_AUFGABENSTELLUNG_
Schreibe den Abschnitt von der Zeile mit „From the photo, does“ bis zum Ende der Auflistung noch einmal ab und ersetze dabei „snapshot“ durch „image“. Alles andere bleibt unverändert.

_DATENAUSZUG_
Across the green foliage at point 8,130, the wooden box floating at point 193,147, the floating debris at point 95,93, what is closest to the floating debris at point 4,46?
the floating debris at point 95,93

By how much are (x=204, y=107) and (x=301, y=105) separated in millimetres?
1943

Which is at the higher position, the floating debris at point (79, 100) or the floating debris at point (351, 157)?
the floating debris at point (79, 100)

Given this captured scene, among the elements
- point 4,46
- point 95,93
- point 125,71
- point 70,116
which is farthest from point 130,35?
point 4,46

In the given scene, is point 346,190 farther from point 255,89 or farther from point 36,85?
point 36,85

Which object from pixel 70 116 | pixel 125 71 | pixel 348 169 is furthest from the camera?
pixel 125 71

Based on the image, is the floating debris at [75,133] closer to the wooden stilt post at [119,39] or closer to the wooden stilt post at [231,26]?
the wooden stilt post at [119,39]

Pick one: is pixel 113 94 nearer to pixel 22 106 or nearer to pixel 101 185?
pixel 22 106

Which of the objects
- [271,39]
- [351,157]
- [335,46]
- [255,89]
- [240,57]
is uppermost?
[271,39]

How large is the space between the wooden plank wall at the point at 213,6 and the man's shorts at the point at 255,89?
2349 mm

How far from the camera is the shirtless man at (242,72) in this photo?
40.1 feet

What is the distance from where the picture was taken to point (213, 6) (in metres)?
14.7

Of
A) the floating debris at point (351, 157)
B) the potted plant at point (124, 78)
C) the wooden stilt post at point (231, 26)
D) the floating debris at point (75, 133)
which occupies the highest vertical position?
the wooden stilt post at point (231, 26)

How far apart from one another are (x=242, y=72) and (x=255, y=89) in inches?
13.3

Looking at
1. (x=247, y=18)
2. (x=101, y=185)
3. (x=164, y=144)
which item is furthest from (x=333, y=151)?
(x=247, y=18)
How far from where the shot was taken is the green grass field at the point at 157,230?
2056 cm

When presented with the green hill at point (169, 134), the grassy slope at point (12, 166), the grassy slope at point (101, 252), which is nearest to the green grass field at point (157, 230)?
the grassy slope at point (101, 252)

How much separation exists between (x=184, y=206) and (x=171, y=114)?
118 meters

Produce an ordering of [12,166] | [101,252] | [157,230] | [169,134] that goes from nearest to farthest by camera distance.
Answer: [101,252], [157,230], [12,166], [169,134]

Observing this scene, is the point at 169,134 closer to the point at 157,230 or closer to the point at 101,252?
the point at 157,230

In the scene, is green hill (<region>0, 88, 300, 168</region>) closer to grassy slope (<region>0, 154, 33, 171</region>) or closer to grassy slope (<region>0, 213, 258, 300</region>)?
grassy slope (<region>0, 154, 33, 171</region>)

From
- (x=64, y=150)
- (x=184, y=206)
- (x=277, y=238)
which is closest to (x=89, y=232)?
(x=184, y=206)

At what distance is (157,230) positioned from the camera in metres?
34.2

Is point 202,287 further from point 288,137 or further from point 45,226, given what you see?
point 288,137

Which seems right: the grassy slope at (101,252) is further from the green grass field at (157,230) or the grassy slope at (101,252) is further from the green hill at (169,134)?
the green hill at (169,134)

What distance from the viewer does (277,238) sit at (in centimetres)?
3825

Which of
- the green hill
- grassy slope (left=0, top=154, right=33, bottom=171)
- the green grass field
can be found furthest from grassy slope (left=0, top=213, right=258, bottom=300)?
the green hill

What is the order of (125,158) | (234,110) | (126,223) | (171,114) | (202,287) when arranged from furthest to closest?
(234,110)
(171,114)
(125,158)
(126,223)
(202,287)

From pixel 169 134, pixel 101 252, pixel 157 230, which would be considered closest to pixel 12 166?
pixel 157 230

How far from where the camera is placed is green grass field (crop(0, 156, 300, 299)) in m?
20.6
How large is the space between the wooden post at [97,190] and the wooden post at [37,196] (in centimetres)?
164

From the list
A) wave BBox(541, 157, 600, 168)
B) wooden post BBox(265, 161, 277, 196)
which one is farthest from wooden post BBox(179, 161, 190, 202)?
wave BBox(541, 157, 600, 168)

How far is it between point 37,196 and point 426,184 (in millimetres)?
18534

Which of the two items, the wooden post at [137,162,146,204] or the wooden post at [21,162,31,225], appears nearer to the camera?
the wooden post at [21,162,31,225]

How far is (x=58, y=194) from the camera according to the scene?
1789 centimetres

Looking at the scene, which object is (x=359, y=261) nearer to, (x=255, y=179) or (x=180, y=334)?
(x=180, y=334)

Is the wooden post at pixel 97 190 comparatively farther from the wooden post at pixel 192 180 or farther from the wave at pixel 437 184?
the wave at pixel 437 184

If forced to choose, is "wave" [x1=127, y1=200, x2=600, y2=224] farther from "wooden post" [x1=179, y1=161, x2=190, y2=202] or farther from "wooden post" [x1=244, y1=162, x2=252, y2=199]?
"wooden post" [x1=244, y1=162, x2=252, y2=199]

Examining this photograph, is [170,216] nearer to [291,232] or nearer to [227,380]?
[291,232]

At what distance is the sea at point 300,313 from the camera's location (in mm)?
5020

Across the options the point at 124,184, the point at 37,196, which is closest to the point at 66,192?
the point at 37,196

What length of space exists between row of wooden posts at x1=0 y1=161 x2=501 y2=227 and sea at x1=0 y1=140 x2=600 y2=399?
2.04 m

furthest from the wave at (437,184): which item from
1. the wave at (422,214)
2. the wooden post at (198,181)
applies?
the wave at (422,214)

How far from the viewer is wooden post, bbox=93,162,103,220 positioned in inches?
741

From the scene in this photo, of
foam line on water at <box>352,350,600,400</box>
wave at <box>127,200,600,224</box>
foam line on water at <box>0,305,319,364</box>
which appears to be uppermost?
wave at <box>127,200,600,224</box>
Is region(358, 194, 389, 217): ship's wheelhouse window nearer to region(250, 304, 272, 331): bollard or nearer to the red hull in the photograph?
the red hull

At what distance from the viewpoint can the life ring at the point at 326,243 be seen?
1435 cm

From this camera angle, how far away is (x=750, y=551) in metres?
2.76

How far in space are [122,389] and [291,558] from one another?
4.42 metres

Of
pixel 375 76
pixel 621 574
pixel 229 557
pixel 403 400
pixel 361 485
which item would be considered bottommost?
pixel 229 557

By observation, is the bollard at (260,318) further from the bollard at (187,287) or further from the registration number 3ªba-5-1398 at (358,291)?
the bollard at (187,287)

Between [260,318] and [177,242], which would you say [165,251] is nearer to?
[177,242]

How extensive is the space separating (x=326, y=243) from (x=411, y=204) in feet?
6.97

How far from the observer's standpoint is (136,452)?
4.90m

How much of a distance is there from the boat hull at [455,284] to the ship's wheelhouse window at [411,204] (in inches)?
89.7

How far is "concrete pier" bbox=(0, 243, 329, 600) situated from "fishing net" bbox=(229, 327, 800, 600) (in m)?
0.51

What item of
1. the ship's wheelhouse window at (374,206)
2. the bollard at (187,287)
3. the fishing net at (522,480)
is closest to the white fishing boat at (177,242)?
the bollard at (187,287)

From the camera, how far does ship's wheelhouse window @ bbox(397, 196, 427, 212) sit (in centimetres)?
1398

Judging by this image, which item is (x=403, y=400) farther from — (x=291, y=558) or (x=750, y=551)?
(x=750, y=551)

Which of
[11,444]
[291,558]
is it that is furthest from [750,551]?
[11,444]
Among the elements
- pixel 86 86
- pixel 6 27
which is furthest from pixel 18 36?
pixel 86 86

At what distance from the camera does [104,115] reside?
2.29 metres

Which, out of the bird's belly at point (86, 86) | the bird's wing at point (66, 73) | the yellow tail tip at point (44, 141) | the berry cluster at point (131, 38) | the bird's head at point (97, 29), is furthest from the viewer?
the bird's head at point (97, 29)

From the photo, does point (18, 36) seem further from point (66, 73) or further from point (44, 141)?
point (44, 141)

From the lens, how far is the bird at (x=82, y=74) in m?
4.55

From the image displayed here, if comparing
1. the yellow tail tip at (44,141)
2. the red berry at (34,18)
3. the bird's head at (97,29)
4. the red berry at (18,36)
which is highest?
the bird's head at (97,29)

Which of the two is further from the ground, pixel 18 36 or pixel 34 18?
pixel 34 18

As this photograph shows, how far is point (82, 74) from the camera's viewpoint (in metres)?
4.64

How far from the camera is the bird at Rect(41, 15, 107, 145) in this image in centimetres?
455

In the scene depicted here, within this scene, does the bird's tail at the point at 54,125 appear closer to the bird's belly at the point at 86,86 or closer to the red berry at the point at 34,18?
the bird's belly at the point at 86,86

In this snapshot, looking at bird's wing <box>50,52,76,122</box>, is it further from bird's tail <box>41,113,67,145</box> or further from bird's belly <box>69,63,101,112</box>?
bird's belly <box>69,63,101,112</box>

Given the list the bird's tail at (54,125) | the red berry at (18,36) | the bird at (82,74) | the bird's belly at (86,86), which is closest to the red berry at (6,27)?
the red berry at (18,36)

_LÖSUNG DER AUFGABE_
From the photo, does point (18, 36) seem further from point (66, 73) or further from point (44, 141)?
point (44, 141)

From the lens, how far is the bird at (x=82, y=74) in m?
4.55

From the image displayed here, if comparing
1. the yellow tail tip at (44,141)
2. the red berry at (34,18)
3. the bird's head at (97,29)
4. the red berry at (18,36)
which is highest?
the bird's head at (97,29)

Which of the two is further from the ground, pixel 18 36 or pixel 34 18?
pixel 34 18

As this photograph shows, how far is point (82, 74) from the camera's viewpoint (in metres)?
4.64

How far from the camera is the bird at Rect(41, 15, 107, 145) in this image in centimetres?
455

In the scene depicted here, within this scene, does the bird's tail at the point at 54,125 appear closer to the bird's belly at the point at 86,86 or closer to the red berry at the point at 34,18?
the bird's belly at the point at 86,86

In this image, looking at bird's wing <box>50,52,76,122</box>, is it further from bird's tail <box>41,113,67,145</box> or further from bird's belly <box>69,63,101,112</box>?
bird's belly <box>69,63,101,112</box>

Given the list the bird's tail at (54,125) | the red berry at (18,36) | the bird at (82,74) | the bird's belly at (86,86), which is closest to the red berry at (6,27)?
the red berry at (18,36)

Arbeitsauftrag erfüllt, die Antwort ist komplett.